DOUGLASS, Kan. -- Logan Parker was one of the oldest students on the Douglass school bus that overturned into a Butler County creek Thursday afternoon.
He and the other students his age helped younger students get out of the partially flooded bus. Parker knew he had to remain calm because that is one of the many lessons he has learned as a Boy Scout about helping others.
"Since I was the oldest, I was helping everybody else and me and a bunch of others were the last ones out of the bus," he said after being taken to safety. "So we all got out safely."
Logan's grandmother, Dana Walker, was quick to attribute his action to emergency preparedness and first aid training he has received through Boy Scouts.
"I'm glad that he had that so that he would keep his wits about him and be able to help everyone," Walker said.

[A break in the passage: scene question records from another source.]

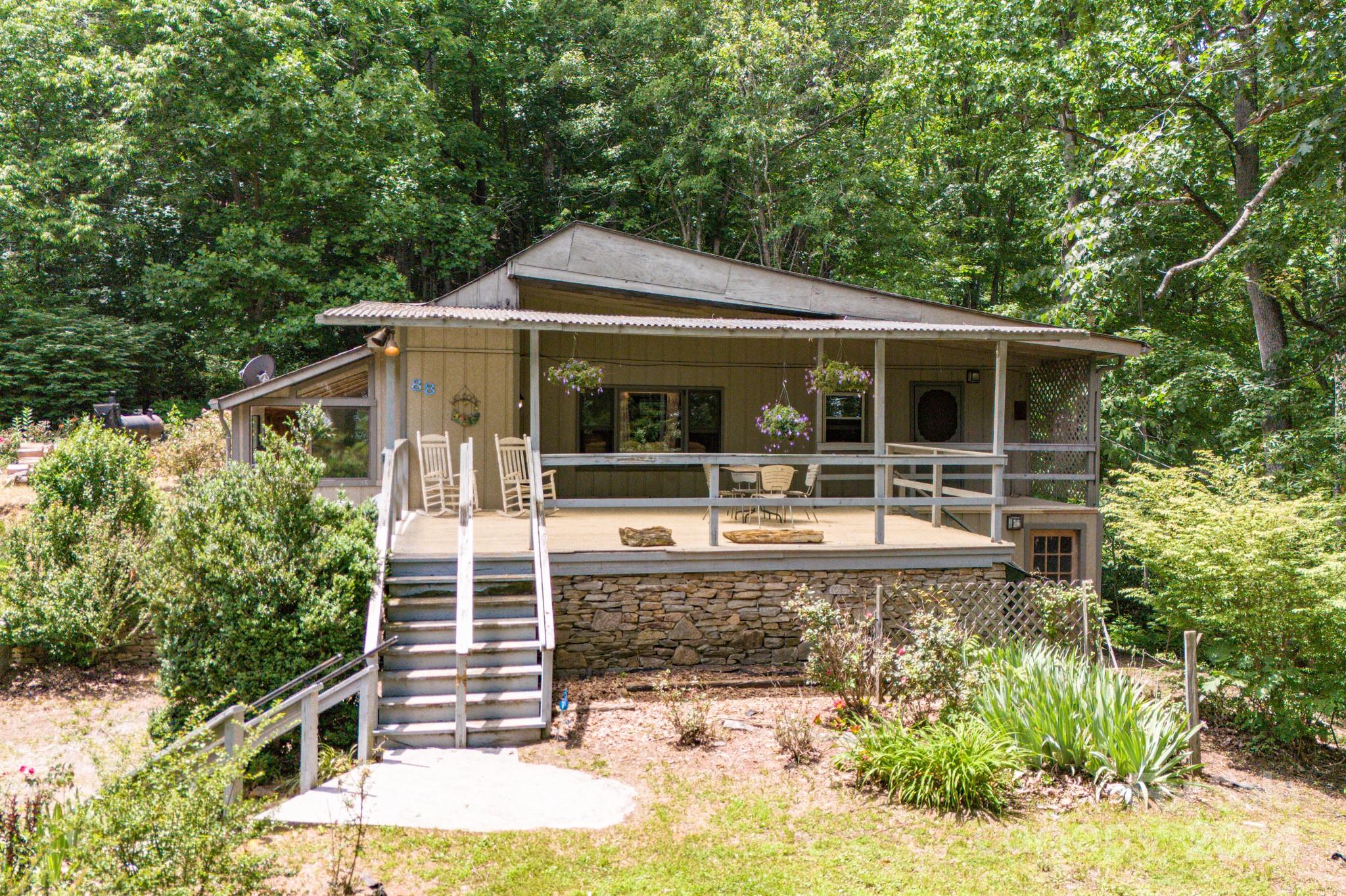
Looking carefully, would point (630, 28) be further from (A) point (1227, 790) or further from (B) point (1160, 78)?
(A) point (1227, 790)

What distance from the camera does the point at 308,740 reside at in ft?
19.0

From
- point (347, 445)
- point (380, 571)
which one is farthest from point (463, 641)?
point (347, 445)

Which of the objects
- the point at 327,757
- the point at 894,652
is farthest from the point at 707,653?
the point at 327,757

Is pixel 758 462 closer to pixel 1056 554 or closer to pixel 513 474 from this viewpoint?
pixel 513 474

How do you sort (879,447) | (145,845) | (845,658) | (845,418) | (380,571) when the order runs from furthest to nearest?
(845,418) → (879,447) → (380,571) → (845,658) → (145,845)

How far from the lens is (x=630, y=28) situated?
23.0m

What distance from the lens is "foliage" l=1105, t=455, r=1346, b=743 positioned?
23.9 ft

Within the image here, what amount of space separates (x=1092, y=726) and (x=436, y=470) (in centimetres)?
779

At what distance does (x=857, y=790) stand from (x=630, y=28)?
21749 millimetres

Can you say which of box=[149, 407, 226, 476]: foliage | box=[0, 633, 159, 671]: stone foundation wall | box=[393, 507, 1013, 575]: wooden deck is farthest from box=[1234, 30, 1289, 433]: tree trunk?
box=[149, 407, 226, 476]: foliage

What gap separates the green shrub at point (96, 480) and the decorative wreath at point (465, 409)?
3577 mm

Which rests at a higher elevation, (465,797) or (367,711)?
(367,711)

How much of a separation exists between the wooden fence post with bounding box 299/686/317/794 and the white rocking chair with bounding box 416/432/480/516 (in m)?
5.09

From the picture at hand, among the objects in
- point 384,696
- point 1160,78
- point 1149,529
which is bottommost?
point 384,696
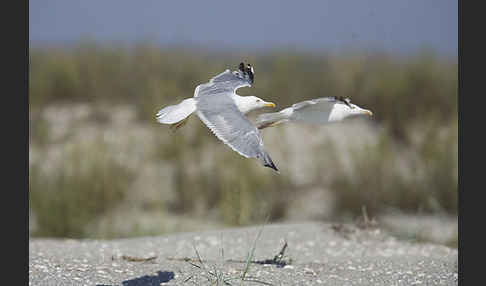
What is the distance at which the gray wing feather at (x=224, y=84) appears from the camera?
296 centimetres

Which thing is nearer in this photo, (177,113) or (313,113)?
(177,113)

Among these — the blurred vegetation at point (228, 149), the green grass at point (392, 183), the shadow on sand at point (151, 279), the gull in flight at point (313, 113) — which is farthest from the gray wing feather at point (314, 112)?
the green grass at point (392, 183)

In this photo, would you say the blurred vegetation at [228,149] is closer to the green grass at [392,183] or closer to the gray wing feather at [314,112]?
the green grass at [392,183]

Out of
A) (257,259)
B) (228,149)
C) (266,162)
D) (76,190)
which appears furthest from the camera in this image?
(228,149)

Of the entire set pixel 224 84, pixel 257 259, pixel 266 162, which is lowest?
pixel 257 259

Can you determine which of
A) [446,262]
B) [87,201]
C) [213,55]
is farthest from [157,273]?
[213,55]

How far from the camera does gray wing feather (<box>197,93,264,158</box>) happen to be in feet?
7.93

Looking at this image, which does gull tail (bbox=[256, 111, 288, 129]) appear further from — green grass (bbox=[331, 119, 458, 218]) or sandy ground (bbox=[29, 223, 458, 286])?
green grass (bbox=[331, 119, 458, 218])

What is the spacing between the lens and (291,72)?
8.38 meters

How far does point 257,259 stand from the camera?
12.3 feet

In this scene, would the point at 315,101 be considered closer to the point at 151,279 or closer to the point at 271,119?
the point at 271,119

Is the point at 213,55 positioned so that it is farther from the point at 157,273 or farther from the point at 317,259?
the point at 157,273

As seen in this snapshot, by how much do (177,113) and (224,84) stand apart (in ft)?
1.51

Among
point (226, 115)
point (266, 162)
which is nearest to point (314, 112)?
point (226, 115)
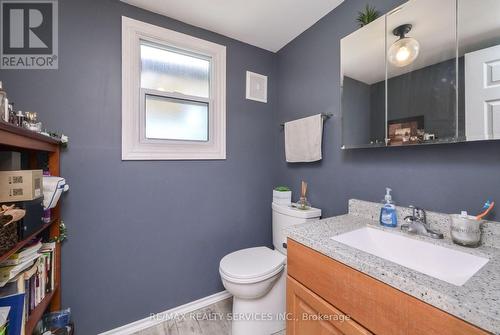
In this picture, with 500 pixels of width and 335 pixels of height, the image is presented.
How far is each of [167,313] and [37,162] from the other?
1.33 m

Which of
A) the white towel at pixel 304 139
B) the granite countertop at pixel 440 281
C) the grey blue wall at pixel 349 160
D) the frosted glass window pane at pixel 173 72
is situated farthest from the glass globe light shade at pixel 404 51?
the frosted glass window pane at pixel 173 72

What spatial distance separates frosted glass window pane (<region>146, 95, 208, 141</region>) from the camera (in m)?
1.56

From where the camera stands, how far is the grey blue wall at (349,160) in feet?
2.85

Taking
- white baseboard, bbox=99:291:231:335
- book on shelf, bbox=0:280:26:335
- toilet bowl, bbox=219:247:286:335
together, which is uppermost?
book on shelf, bbox=0:280:26:335

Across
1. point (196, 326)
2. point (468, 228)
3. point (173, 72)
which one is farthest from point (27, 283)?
point (468, 228)

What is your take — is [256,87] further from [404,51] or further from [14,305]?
[14,305]

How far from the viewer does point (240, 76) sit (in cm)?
183

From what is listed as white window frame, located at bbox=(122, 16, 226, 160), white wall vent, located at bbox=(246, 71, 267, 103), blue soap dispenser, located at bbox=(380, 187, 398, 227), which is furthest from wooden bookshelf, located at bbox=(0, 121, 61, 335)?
A: blue soap dispenser, located at bbox=(380, 187, 398, 227)

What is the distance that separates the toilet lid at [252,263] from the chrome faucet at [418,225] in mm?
767

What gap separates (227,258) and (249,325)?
432mm

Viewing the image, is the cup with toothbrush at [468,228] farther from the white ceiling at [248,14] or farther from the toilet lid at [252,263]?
the white ceiling at [248,14]

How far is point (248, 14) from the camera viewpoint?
150 centimetres

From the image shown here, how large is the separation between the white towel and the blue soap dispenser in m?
0.55

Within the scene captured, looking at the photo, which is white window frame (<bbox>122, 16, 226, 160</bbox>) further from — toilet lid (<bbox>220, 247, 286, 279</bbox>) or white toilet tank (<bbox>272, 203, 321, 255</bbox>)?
toilet lid (<bbox>220, 247, 286, 279</bbox>)
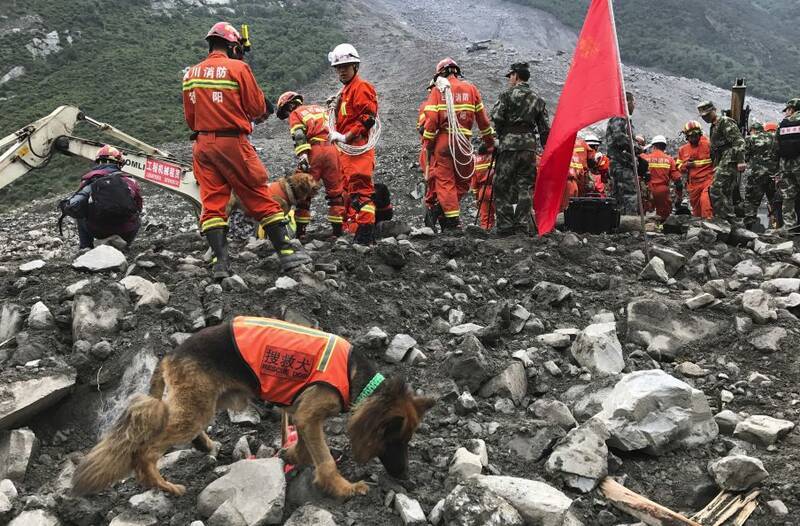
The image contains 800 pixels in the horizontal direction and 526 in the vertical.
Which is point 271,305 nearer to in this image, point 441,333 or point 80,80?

Mario Perez, Field Services Director for the Boy Scouts of America's Quivira Council, said Parker completed three years of emergency preparedness as a Cub Scout and camped at the Quivira Scout Ranch as a scout for the first time this summer.
"He earned his Tenderfoot Badge there," Perez said. "And part of the requirements for that Tenderfoot Badge have a lot to do with emergency preparedness and first aid-type activities."
Events like Thursday's bus accident, car accidents, natural disasters or household accidents are why Scouting focuses so heavily on emergency preparedness, Perez said.
"Most Scouts do learn how to stay calm, how to think straight and how to really behave in a way that makes it less dangerous for the person that's in harm's way," he said.
Such lessons can be taught at home, too.
Josh Barker, another of the sixth grade students on the bus who helped younger students get to safety, said his mom has always told him it is important to be prepared for any emergency and, when you find yourself in one, to remain calm.
"First reaction: Don't just go all scared about it," Barker said. "Just handle the situation like it should be handled."